Learning¶

In the graphical models literature, it is common to distinguish between inference and learning. Inference means computing (functions of) \(p(x_h|x_v,\theta)\), where \(v\) are the visible nodes, \(h\) are the hidden nodes, and \(\theta\) are the parameters of the model, assumed to be known. Learning ususaly means computing the MAP estimate of the parameters given data:

\[\hat{\theta} = \arg \max_{\theta} \sum_{i=1}^N \log p(x_{i,v}| \theta) + \log p(\theta)\]
  • \(x_{i,v}\) are visible variables in case

  • if \(p(\theta)\propto 1\) this reduces to MLE

If we adopt a Bayesian view, the parameters are unknown variables and should also be inferred. Thus to a Bayesian, there is no distinction between inference and learning. In fact, we can just add the parameters as nodes to the graph, condition on D, and then infer the values of all the nodes.

Plate notatioin¶

Is an more compact graphical representation for directed graphical models.

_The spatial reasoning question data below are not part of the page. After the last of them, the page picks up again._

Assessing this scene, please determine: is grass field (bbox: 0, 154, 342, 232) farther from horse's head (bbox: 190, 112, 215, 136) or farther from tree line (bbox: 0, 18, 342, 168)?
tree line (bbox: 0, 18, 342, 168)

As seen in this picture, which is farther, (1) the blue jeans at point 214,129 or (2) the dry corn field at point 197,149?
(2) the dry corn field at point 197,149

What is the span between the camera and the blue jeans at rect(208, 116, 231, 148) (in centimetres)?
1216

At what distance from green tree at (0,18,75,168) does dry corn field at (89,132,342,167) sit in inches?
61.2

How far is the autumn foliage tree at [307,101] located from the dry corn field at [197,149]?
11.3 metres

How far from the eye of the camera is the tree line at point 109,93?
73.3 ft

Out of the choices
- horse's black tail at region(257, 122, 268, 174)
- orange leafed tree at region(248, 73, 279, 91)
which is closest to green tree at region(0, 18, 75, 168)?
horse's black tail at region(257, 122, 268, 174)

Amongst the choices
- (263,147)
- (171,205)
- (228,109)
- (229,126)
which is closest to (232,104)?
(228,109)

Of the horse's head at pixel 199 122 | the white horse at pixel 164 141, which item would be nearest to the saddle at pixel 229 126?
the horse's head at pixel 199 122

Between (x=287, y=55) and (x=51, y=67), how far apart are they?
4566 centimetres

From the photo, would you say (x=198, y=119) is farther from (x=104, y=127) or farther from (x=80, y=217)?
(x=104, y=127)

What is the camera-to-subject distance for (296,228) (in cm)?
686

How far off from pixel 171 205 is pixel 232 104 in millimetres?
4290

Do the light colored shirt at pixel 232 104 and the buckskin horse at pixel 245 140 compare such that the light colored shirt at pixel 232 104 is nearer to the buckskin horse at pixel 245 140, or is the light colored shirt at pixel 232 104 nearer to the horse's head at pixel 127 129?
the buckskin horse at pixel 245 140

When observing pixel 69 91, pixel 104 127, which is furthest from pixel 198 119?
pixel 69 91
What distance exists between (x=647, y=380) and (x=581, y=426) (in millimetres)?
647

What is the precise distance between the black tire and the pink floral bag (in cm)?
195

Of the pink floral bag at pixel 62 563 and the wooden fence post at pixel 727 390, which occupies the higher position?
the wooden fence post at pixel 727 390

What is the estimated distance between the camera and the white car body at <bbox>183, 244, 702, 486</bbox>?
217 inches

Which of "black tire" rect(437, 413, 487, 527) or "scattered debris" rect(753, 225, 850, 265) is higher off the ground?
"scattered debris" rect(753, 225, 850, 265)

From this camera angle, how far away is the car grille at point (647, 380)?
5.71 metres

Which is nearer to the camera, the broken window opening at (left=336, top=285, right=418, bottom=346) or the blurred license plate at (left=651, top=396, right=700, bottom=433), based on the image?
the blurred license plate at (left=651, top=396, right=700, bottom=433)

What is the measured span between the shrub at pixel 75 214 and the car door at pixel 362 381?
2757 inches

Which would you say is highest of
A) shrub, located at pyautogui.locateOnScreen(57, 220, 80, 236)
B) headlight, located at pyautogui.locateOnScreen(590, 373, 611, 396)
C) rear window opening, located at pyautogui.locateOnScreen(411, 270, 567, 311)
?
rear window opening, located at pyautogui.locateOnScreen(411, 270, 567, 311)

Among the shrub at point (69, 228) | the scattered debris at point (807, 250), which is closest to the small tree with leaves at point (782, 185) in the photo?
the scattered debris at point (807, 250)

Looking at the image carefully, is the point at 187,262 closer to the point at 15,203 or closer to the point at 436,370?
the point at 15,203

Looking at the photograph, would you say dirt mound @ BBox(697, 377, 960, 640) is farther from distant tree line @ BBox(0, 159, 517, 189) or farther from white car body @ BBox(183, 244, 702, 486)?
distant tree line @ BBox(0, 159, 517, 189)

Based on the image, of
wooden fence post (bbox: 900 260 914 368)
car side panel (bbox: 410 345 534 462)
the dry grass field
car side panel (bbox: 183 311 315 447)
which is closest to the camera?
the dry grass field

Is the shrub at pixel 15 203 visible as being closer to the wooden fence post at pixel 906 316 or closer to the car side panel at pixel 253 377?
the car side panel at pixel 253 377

Learning from complete data¶

In the case that all the variables are fully observed in each case and there are no hidden variables, we say that the data is complete. For a DGM with complete data the likelihood is given by:

\[ p(D|\theta) = \prod_{i=1}^Np(x_i|\theta) = \prod_{i=1}^N\prod_{t=1}^V p(x_{it}| x_{i, pa(t), \theta_t}) = \prod_{t=1}^Vp(D_t|\theta_t) \]
  • \(D_t\) is the data associated with node t (its parents).

There is a product term per CPD, we can say that the likelihood decomposes accordingly to the graph structure.

If the prior factors as well:

\[p(\theta) = \prod_{t=1}^V p(\theta_t)\]

Then crealy the posterior aslo factorizes:

\[p(\theta|D) \propto p(D|\theta)p(\theta) = \prod_{t=1}^V p(D_t| \theta_t)p(\theta_t)\]

Hence we can factorize the posteror of each CPD independently. Thus factorized priors plus factorized likelihood implies factorized posterior.

Hence if we choose our likelihood and prior functions to be conjugate, the posterior will be the same from as the prior.